Duzentos anos após o início das lutas de libertação na maioria dos países da América Latina, o projeto Libertadores pretende resgatar na tela o pensamento e a obra das figuras mais relevantes do processo de emancipação da região.

Além dos fatos históricos, a coletânea de oito películas, cujas filmagens, segundo os organizadores, foram iniciadas em 2008 e serão rodadas até 2012, procuram enfocar principalmente o lado mais humano e a ideologia de caráter libertador desses personagens da independência latino-americana.

O projeto da produtora Wanda Films, elaborado juntamente com a TVE espanhola e a Lusa Films, convidou renomados diretores autorais das respectivas nações latino-americanas para escrever o roteiro e dirigir o filme sobre o libertador de seu país.

Trata-se de penetrar na personalidade de cada um deles e aproximá-los do terreno da emoção, afirmam os produtores. Para isso, o argumento de cada uma das películas parte da literatura, da lenda popular, de possíveis situações fictícias que viveram, incluindo relatos de seus próprios escritos.

Os libertadores a ser retratados nas películas são: José Martí (Cuba) foi dirigido pelo cineasta Fernando Pérez; José de San Martin /Argentina) foi dirigido pelo diretor Tristan Bauer; José Artigas (Uruguai) foi dirigido pelo uruguaio César Charlone; Moreno y Mina (México) ficará a cargo de Arturo Ripstein.

Os diretores de Túpac Amaru (Peru), Bernardo O'Higgins (Chile) e Símon Bolívar (Venezuela) ainda deverão ser confirmados. O responsável pelo roteiro e direção de Joaquim José da Silva Xavier, o brasileiro Tiradentes, será o premiado diretor pernambucano Marcelo Gomes.
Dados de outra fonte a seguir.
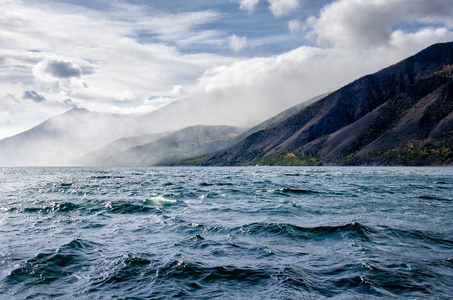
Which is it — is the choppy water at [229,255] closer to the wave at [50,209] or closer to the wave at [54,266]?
the wave at [54,266]

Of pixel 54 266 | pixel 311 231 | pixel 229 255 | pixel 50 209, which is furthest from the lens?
pixel 50 209

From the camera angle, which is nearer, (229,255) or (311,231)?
(229,255)

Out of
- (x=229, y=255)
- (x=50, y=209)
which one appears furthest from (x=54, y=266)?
(x=50, y=209)

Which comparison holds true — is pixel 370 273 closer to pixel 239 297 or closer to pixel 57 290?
pixel 239 297

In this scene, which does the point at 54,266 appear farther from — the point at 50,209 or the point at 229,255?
the point at 50,209

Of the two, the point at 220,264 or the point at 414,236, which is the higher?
the point at 220,264

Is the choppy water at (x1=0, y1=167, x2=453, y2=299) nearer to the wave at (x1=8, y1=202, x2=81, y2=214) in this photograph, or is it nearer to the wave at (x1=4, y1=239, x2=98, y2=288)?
the wave at (x1=4, y1=239, x2=98, y2=288)

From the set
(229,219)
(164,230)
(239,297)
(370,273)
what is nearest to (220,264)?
(239,297)

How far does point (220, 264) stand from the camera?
15.7 meters

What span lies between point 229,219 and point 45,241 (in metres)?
13.8

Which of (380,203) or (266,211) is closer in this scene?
(266,211)

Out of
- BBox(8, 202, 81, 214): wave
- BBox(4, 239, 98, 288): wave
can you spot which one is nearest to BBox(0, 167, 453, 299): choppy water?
BBox(4, 239, 98, 288): wave

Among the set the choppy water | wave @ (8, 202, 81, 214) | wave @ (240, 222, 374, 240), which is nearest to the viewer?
the choppy water

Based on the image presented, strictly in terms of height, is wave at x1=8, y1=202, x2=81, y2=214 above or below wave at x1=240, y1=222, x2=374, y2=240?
above
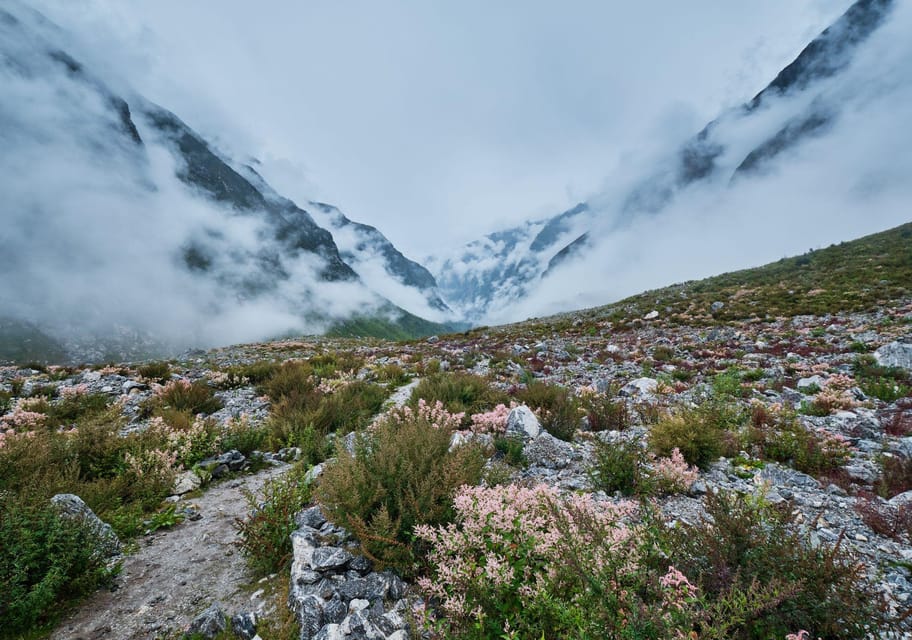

O roteiro foi elaborado por Gomes e pelo pesquisador de cinema mineiro João Dumans. O filme será produzido no Brasil pela REC produtores, de Recife, em associação com a Cinco em Ponto produtora, de Minas Gerais.

Em entrevista à Deutsche Welle, o diretor de Cinema, Aspirina e Urubus (2005) falou sobre sua participação no projeto Libertadores e a concepção de seu personagem Joaquim José, vulgo Tiradentes.

Deutsche Welle. Que aspecto de Tiradentes ou que aspecto da Inconfidência Mineira será tratado no seu filme?

Marcelo Gomes: Na verdade, voltando um pouco atrás na pergunta, quando José María [Wanda Films] me convidou para participar desse projeto, me veio aquela imagem de Tiradentes que, infelizmente, foi usada muito pelos regimes de direita e de esquerda como elemento político nos diferentes momentos do Brasil.

Nos anos 1970, quando eu era criança, a gente tinha uma imagem de Tiradentes quase como um Jesus. Aquela barba grande, aquele homem que deu a vida pela pátria. Devido àquela heroificação de Tiradentes construída pelos militares de direita, nós crescemos com a imagem de que ele era um elemento da direita brasileira.

Depois, com os movimentos de esquerda contra a ditadura de direita, Tiradentes também foi usado como um personagem libertário. Houve sempre então essa necessidade da direita ou da esquerda de heroificá-lo.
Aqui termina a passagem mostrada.